L’enquête en elle-même est plutôt classique, avec ce qu’il faut d’action, de suspens et de rebondissements pour tenir le lecteur en haleine. Le dessin réaliste est lui aussi classique et la vie nocturne de San Francisco avec ses ruelles sombres et ses bars louches est parfaitement rendue. Rien de révolutionnaire au final mais du travail bien fait, avec des dialogues peut-être un poil bavards par moment mais une intrigue menée à bon port avec une belle maîtrise. Encore un excellent western en BD, décidément le genre ne cesse de se renouveler et c’est tant mieux.

Le prochain tome de la collection sera consacré au non moins légendaire Billy the Kid. Il va de soi que je serai au rendez-vous au moment de sa sortie prévue en mars prochain.

West legends T1 : Wyatt Earp's last hunt d’Olivier Peru et Giovanni Lorusso. Soleil, 2019. 64 pages. 15,50.




Les BD de la semaine sont à retrouver chez Stephie !











mardi 22 octobre 2019

Mon père des montagnes - Madeline Roth

Une semaine !  Une semaine à passer dans un chalet paumé en pleine montagne, sans eau, sans électricité et bien sûr sans réseau.

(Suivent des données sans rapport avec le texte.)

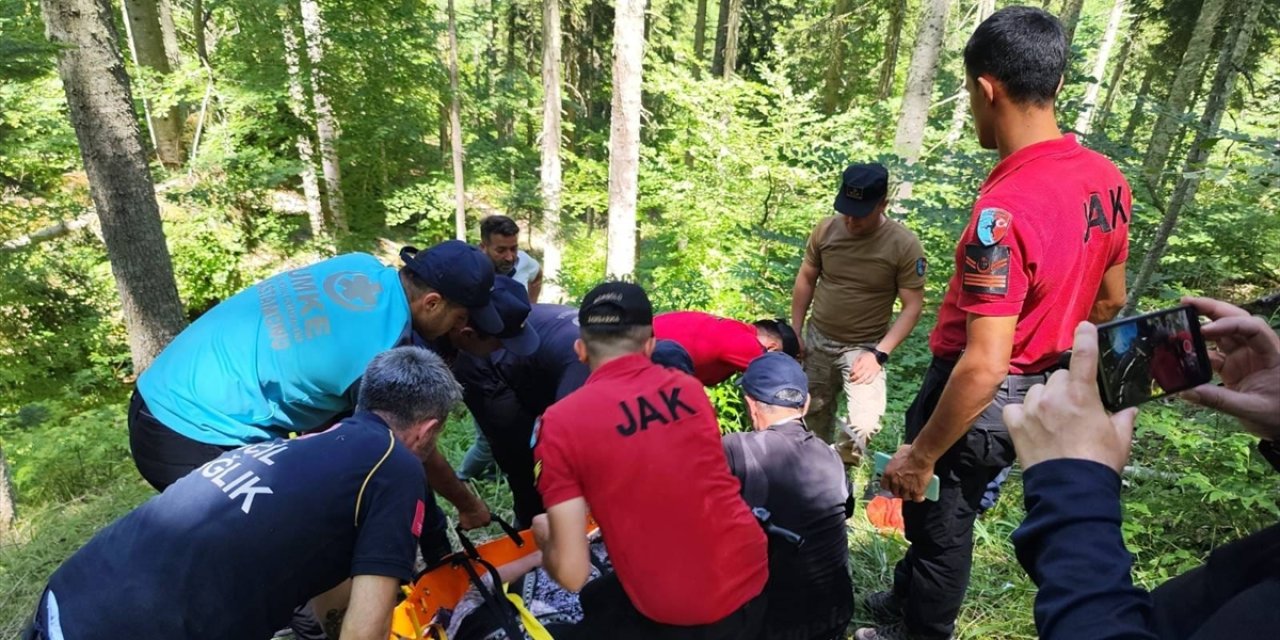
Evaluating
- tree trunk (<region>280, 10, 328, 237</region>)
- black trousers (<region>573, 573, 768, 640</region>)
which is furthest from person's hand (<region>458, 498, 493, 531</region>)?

Cerise sur le gâteau, Lucas va se retrouver avec son père comme seule compagnie, un père taiseux avec lequel les échanges sont réduits au strict minimum. Un programme tout sauf réjouissant concocté par sa mère, sans doute pour tenter de les rapprocher. Mais comment nouer des liens quand on ne sait pas exprimer ses sentiments ? Comment fendre l’armure de son ours de père alors qu'il passe ses journées seul dans son coin ? Et surtout, surtout, comment tenir une semaine entière dans ces conditions ?

Qu’il est beau ce petit roman, mais qu’il est beau ! Il ne s’y passe pas grand-chose, le temps s’écoule lentement, le père et le fils semblent vivre dans deux mondes parallèles. Chacun est incapable de faire le premier pas. Lucas ne comprend pas son paternel. Son mode de vie, la monotonie d’un quotidien plan-plan, le travail pourri à l’usine. « Je ne savais pas ce que ça allait être, ma vie. Mais je voulais pas de la sienne. Ça me rendait tellement en colère, je crois, que mon père ne soit pas un héros ». Et puis il y a son indifférence qui saute aux yeux. Jamais il ne s’intéresse à ce que fait son fils, jamais il ne le questionne sur les cours, les amis, les loisirs. Lucas a l’impression qu’au fil du temps un mur s’est dressé entre eux, un mur incontournable et impossible à abattre.

Le face à face est davantage dans l’évitement que dans l’affrontement, sans violence ni tension. C’est l’incompréhension et la tristesse qui dominent, l’impression de ne pas savoir s’y prendre. La force de Madeline Roth est de dévoiler par petites touches les premières fissures dans le mur, de laisser entrer un filet de lumière sous la porte du chalet d’alpage, de réduire la distance. Au coin du feu les langues se délient un peu, le silence perd en épaisseur, les rapports se réchauffent en douceur.

C’est beau parce que c’est fragile et tout en retenue. Entre père et fils, le fil se renoue avec finesse et simplicité. Pas de grand discours ni de démonstration affective, tout se joue avec une sensibilité qui touche en plein cœur. Une incontestable pépite !

Mon père des montagnes de Madeline Roth. Rouergue, 2019. 75 pages. 9,00 euros. A partir de 13 ans.